Restart Caddy after saving your Caddyfile changes. Create a test file at /var/www/html/my-site/info.php containing PHP info code. Access this file through your browser—if you see detailed PHP configuration information, everything works correctly.

Remember to delete test files like info.php from production servers. They expose potentially sensitive system information.

Managing Caddy Service

Systemd provides powerful service management commands for Caddy. Start the service with sudo systemctl start caddy. Stop it using sudo systemctl stop caddy. Restart completely with sudo systemctl restart caddy.

The reload command deserves special attention:

sudo systemctl reload caddy

Reloading applies configuration changes gracefully without dropping existing connections. Use reload instead of restart when updating your Caddyfile on production servers—it prevents service interruption.

Check service status anytime:

systemctl status caddy

Enable Caddy to start automatically at boot:

sudo systemctl enable caddy

Disable automatic startup with sudo systemctl disable caddy.

View real-time logs using journalctl:

journalctl -u caddy -f

This command follows the log output, showing new entries as they occur. Press Ctrl+C to exit. Logs help diagnose configuration issues and track access patterns.

Troubleshooting Common Issues

When Caddy refuses to start, configuration syntax errors are the usual suspect. Run the validation command to identify problems. Check service logs for detailed error messages:

journalctl -u caddy --no-pager | tail -50

Permission problems cause many headaches. Verify that the Caddy user owns all necessary directories and files. Website root directories need read access, while log directories require write access.

Firewall rules sometimes block access even after configuration. Double-check your firewalld settings with sudo firewall-cmd --list-all. Ensure both http and https services appear in the allowed list.

SELinux, Fedora’s security framework, occasionally prevents Caddy from functioning. Check SELinux status with sestatus. If enforcing mode is active and you suspect SELinux issues, examine the audit log:

sudo grep caddy /var/log/audit/audit.log

Restore correct file contexts:

sudo restorecon -Rv /var/www/

Enable Caddy to make network connections:

sudo setsebool -P httpd_can_network_connect 1

If another service already uses port 80 or 443, Caddy cannot bind to those ports.
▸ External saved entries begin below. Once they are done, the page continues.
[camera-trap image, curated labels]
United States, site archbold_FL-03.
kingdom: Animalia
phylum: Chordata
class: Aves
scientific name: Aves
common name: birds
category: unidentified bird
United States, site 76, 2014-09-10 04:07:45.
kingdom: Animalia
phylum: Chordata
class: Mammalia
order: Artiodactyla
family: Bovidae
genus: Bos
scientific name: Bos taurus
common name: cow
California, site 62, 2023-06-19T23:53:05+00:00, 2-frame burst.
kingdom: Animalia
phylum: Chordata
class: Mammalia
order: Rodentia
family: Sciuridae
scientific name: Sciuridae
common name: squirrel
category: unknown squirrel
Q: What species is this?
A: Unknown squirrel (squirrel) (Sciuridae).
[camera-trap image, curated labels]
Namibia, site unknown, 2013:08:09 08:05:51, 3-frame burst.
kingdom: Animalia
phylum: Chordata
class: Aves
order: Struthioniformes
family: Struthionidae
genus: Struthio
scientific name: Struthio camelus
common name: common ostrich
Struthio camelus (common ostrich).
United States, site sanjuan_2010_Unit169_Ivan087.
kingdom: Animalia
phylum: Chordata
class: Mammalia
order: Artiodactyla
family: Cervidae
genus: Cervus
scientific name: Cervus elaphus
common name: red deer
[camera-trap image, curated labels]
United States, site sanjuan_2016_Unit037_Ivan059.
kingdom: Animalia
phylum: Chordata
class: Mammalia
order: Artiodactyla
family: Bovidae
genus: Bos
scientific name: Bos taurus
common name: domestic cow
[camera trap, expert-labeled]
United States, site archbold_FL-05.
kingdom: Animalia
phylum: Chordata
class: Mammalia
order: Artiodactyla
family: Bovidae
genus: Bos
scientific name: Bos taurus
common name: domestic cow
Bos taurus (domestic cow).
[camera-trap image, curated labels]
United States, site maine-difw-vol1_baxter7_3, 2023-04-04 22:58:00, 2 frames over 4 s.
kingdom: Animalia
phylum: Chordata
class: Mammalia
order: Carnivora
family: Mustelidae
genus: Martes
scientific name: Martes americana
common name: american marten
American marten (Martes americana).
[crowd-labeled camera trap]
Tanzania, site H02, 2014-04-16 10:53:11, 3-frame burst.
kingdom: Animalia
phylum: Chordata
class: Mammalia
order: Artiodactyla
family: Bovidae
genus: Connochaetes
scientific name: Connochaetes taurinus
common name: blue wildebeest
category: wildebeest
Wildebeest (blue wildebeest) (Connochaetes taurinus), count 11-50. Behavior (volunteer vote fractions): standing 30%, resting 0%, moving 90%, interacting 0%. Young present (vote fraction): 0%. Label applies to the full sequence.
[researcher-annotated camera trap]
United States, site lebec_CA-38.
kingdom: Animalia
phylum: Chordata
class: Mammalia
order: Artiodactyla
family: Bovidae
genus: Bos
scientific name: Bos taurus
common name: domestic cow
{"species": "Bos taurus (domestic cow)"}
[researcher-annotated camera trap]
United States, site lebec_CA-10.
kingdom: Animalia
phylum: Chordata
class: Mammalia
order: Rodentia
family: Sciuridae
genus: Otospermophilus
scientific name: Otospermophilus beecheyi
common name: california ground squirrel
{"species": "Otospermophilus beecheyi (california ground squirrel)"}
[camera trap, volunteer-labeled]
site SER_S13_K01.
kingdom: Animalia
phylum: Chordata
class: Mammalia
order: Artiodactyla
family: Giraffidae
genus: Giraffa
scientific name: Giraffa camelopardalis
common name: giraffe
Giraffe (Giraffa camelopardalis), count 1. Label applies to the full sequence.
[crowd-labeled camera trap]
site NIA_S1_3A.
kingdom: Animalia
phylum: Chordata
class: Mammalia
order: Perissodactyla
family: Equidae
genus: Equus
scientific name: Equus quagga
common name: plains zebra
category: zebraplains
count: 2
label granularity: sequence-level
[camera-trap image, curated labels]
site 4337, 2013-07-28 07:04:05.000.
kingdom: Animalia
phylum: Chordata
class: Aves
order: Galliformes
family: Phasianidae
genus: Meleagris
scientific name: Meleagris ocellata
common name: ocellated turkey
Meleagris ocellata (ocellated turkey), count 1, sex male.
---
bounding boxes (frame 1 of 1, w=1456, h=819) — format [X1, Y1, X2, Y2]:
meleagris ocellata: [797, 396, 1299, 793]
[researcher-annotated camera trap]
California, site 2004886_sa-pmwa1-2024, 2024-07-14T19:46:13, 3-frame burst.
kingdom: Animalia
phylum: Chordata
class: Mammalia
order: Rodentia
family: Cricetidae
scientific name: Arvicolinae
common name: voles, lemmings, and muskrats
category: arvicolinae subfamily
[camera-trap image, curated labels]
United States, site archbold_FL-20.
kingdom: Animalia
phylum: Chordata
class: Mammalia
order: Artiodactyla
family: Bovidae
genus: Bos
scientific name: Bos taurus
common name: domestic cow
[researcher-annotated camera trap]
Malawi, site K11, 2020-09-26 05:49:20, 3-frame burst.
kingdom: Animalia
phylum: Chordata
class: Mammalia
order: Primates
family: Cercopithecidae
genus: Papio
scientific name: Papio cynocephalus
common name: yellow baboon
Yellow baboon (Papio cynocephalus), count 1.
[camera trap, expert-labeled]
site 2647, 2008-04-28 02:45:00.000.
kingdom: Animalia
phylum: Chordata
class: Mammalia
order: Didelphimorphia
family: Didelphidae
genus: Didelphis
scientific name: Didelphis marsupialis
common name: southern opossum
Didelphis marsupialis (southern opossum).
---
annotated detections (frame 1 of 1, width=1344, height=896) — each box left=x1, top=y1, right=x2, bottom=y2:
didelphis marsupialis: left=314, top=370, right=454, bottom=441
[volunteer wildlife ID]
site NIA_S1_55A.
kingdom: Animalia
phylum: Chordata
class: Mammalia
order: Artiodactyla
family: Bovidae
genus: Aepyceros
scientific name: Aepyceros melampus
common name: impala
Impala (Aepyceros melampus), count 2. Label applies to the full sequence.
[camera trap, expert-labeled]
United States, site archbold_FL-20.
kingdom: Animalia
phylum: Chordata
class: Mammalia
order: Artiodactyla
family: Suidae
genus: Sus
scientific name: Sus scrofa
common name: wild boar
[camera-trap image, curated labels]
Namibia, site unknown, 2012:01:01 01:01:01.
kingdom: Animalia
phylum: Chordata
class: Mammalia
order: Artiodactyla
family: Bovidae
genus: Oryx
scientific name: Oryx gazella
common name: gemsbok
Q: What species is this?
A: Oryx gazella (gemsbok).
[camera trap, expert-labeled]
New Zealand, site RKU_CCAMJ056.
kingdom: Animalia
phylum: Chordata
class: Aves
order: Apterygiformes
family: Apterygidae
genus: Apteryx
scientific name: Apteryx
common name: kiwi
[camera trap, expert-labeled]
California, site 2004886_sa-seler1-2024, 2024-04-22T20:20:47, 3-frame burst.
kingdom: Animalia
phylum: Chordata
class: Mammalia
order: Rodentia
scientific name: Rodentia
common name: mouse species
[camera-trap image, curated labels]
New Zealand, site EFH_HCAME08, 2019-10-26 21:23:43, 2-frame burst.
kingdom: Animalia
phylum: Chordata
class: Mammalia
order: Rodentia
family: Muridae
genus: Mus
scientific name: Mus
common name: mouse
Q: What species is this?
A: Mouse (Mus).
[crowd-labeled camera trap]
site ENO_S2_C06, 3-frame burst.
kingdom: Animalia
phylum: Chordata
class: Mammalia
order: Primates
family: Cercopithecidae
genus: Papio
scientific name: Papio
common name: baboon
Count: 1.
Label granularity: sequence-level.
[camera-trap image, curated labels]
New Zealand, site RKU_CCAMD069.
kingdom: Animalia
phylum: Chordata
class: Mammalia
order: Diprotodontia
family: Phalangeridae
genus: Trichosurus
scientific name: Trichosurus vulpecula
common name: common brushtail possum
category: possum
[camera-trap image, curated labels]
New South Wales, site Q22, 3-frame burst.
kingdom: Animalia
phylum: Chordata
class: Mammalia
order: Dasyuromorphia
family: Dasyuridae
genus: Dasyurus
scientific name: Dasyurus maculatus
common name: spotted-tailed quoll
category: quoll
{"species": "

Identify the conflicting process and either stop it or configure Caddy to use alternative ports.

Security Best Practices

Caddy’s automatic HTTPS provides strong baseline security. Every connection encrypts by default when you use domain names. This protects your users’ data and improves search engine rankings—major search engines prefer HTTPS sites.

Add security headers to your Caddyfile for enhanced protection. HTTP Strict Transport Security (HSTS) forces browsers to use HTTPS exclusively. Content Security Policy (CSP) prevents cross-site scripting attacks.

Keep Caddy updated regularly:

sudo dnf update caddy

Security patches address newly discovered vulnerabilities. Automatic updates through dnf ensure you stay protected without manual intervention.

Restrict Caddyfile permissions since it may contain sensitive information:

sudo chmod 600 /etc/caddy/Caddyfile

The Caddy user runs with limited privileges by design. Never run Caddy as root—this principle of least privilege limits damage if an attacker exploits a vulnerability.

For sites with restricted access, implement basic authentication directly in your Caddyfile. Caddy supports various authentication schemes without additional modules.

Congratulations! You have successfully installed Caddy. Thanks for using this tutorial for installing the Caddy Web Server on Fedora 43 Linux system. For additional or useful information, we recommend you check the official Caddy website.